与えられる快楽に逆らえず、次第に濡れてくる身体を確認するように、オリヴィエは深い抽挿を何度も繰り返した。
ぎしぎしと軋むソファの音。
じゅぶじゅぶと雄がナカに飲み込まれる音。
自分の体からこぼれる淫らな水音にロザリアは両手で顔を覆うと、かみしめた唇から言葉を絞り出す。

「こんなのはイヤですわ」
これ以上、拒絶の言葉を聞きたくなくて、ロザリアが最後まで言う前にさらに深く突き上げた。
「あ、っん」
言葉は喘ぐ声に変わり、きゅうと彼女がオリヴィエを搾り取るように締まる。
ルヴァと二人でなにをしたのか、どんな話をしたのか。
二人揃って秘密にするようなことがあるのか。
言葉にできない分だけ心の中で獣が暴れ出す。

オリヴィエは自身の熱を解放すると、身体を折って、彼女と唇を合わせた。
ロザリアのナカはとても熱いのに、唇はとても冷たい。
呆然とした青い瞳の目尻はうっすらと赤く染まり、呼吸をするのも苦しそうだ。
ソファに押し付けられた青紫の髪がほどけて散らばっていて、まくり上がったままのドレスから伸びた足は小刻みに震えている。
乱れた彼女の姿に、唐突に沸き上がる罪悪感。
オリヴィエは身体を離すと、ロザリアの足に絡まったままのショーツを元通りに着け直した。

「ごめん」
ぼんやりしているロザリアの代わりに髪を整えて、ドレスのしわを伸ばした。
飛ばして床に落ちてしまったイヤリングを拾い上げると、ちかっと頭の奥でなにかが浮かびかける。
小さなプラチナの薔薇。
どこかで見たような、でも、はっきりと思い出せない。
一瞬、ロザリアがなにかを訴えるように見つめてきたけれど、罪悪感でいっぱいのオリヴィエには、ただ非難されているようにしか思えない。
目を反らして、黙って彼女の手にイヤリングを乗せた。
銀色の薔薇をぎゅっと握りしめ、オリヴィエの背中を見ているロザリアに気付かずに。

お互い、何を言えばいいのかわからないまま、沈黙が流れ落ちる。
きっと何を言っても言い訳にしかならなくて。
きっと何を聞いても言い訳にしか思えなくて。
「わたくし、戻りますわ。
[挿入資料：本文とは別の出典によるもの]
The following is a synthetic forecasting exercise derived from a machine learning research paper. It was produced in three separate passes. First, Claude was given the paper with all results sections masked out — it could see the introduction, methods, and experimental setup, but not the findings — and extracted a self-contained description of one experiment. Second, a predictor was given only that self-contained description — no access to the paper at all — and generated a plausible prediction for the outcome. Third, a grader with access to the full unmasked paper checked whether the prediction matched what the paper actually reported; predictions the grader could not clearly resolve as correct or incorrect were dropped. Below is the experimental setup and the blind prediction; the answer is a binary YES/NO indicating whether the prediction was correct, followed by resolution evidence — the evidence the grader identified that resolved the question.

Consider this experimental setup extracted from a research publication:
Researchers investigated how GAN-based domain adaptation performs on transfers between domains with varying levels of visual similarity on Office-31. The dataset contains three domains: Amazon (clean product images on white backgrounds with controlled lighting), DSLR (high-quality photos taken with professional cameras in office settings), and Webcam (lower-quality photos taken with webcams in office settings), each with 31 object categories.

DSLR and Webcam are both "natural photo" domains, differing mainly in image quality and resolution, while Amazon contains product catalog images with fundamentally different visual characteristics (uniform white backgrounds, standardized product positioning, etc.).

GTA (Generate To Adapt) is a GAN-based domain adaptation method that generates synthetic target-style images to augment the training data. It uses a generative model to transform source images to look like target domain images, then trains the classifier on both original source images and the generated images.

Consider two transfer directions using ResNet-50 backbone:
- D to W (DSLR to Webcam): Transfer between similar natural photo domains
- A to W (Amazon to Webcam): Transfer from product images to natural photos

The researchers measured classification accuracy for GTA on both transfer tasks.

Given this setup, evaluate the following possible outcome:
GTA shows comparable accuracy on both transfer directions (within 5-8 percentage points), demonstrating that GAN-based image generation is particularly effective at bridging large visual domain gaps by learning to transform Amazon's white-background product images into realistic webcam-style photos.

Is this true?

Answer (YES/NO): NO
お茶、飲んでくださいませね」
うつむいたまま、ロザリアは立ち上がると、静かに執務室をあとにした。


ロザリアがドアの向こうに消えると、オリヴィエは震えている自分の手をじっと見た。
いつから、こうなってしまったのか。
まるで感情がコントロールできない。
ふとしたきっかけで、たてがみを揺らして、咆哮ををあげる獣。
理性が食われた後、心に残るのは、むき出しの嫉妬心と独占欲。
もっと、自分だけのものだと確信したい。
彼女が求めているのが自分だけなのだと。
優しくしたいといつも後悔するのに、繰り返すのは、なぜ。


ロザリアの足音が遠ざかると、ルヴァは小部屋の中でうっすらと笑った。
手の中の白濁をティッシュでぬぐい取り、丸めてゴミ袋へと放り込む。
思った通り、オリヴィエはルヴァの言葉を誤解したのだろう。
いつもよりも乱暴に彼女を抱いていた。
泣き声のようなロザリアの声には胸が痛んだけれど、心にひびが入る音をルヴァは聞き逃さなかった。
あと少し。
決定的な何かがあれば、この手の中に獲物は堕ちてくる。
悠々と寝そべっていたルヴァの獣が顔を上げ、瞳をぎらつかせて、その瞬間を待っていた。